クライアント デバイスがネットワークに認証されたときに使用したユーザ名。 この属性は、3 つのステータス タイプすべてについてサーバに送信されます。

NAS-Port

クライアント デバイスの接続に使用されたポート番号。 この属性は、3 つのステータス タイプすべてについてサーバに送信されます。

Acct-Authentic

クライアント デバイスがネットワークに認証されたときに使用した方法。 この値は常に RADIUS 認証を示す 1 になります。 この属性は、3 つのステータス タイプすべてについてサーバに送信されます。

NAS-Identifier

アカウンティング データを送信するネットワーク アクセス サーバ(NAS)。
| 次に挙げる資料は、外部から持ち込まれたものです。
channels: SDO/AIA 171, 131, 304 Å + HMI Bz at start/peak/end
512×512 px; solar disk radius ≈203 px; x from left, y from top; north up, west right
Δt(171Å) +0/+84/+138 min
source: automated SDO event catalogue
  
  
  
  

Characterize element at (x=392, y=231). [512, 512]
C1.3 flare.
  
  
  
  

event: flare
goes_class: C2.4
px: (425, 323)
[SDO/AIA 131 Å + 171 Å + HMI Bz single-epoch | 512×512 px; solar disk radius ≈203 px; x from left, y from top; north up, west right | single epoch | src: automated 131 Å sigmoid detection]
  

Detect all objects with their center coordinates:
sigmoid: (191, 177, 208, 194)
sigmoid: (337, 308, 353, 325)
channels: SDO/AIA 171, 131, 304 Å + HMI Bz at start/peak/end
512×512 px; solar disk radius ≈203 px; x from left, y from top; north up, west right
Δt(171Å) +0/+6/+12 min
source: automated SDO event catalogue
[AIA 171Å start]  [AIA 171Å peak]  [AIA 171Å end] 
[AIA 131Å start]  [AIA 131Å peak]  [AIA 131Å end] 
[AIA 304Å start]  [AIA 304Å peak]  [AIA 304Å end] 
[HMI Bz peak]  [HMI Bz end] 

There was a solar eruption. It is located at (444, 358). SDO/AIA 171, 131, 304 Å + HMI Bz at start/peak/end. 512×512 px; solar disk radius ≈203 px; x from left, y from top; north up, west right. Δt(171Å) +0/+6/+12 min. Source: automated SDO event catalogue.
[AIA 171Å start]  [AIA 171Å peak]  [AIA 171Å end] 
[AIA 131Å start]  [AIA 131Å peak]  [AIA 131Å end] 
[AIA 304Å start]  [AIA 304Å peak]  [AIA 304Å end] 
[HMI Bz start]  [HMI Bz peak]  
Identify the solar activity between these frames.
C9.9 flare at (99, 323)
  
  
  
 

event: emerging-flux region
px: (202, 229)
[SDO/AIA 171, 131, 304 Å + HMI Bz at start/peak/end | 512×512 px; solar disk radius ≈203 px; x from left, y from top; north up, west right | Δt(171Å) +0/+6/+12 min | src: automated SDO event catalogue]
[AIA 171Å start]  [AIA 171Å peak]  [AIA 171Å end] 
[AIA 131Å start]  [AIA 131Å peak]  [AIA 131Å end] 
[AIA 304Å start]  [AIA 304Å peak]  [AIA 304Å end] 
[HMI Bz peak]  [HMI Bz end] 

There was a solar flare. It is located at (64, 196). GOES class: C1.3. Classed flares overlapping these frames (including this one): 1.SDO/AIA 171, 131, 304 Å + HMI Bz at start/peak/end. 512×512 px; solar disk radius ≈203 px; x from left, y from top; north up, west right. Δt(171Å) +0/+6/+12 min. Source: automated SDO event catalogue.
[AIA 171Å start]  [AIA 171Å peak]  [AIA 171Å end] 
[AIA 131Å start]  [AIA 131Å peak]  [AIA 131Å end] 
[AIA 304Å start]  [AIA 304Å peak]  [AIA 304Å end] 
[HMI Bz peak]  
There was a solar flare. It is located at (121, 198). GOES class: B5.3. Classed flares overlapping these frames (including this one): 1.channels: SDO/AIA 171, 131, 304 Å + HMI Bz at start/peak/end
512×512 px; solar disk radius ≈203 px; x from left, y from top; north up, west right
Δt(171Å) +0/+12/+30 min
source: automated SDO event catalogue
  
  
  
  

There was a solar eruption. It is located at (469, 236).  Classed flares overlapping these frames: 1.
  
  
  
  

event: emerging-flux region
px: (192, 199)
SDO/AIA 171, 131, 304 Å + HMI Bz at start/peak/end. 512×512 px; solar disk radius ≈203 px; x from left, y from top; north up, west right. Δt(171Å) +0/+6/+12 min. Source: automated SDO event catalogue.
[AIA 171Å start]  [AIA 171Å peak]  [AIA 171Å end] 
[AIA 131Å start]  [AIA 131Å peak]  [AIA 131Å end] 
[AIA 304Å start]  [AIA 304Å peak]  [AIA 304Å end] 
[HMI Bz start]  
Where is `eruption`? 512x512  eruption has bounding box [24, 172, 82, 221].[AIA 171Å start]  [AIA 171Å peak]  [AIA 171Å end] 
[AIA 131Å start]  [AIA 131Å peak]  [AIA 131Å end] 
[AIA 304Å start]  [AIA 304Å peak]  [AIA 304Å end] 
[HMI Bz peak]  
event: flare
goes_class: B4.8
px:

ワイヤレス ネットワークの場合は、アカウンティング情報を送信するアクセス ポイントの名前。 この属性は、3 つのステータス タイプすべてについてサーバに送信されます。

Acct-Session-Time

クライアント デバイスがアクセス ポイントに結合されてからの経過時間(秒)。 この属性は、ACCT_STOP および ACCT_UPDATE ステータス タイプについてのみサーバに送信されます。

Acct-Input-Octets

クライアント デバイスがアクセス ポイントに結合されてから、アクセス ポイントを介してワイヤレス ネットワークで受信されたオクテットの数。 この属性は、ACCT_STOP および ACCT_UPDATE ステータス タイプについてのみサーバに送信されます。

Acct-Output-Octets

クライアント デバイスがアクセス ポイントに結合されてから、アクセス ポイントを介してワイヤレス ネットワークで送信されたオクテットの数。 この属性は、ACCT_STOP および ACCT_UPDATE ステータス タイプについてのみサーバに送信されます。

Acct-Input-Packets

クライアント デバイスがアクセス ポイントに結合されてから、アクセス ポイントを介してワイヤレス ネットワークで受信されたパケットの数。 この属性は、ACCT_STOP および ACCT_UPDATE ステータス タイプについてのみサーバに送信されます。

Acct-Output-Packets

クライアント デバイスがアクセス ポイントに結合されてから、アクセス ポイントを介してワイヤレス ネットワークで送信されたパケットの数。 この属性は、ACCT_STOP および ACCT_UPDATE ステータス タイプについてのみサーバに送信されます。

Acct-Terminate-Cause

クライアント デバイスのセッションが終了した理由。 結合が解除されたクライアント デバイスは、すべて同じ属性(理由)、 すなわち Loss of Service になります。 この属性は、ACCT_STOP ステータス タイプについてのみサーバに送信されます。

Acct-Delay-Time

イベントが発生した時間から属性がサーバに送信されるまでの遅延。 この属性は、3 つのステータス タイプすべてについてサーバに送信されます。

RADIUS_IPADR

アカウンティング情報を送信するアクセス ポイントの IP アドレス。 この属性は、3 つのステータス タイプすべてについてサーバに送信されます。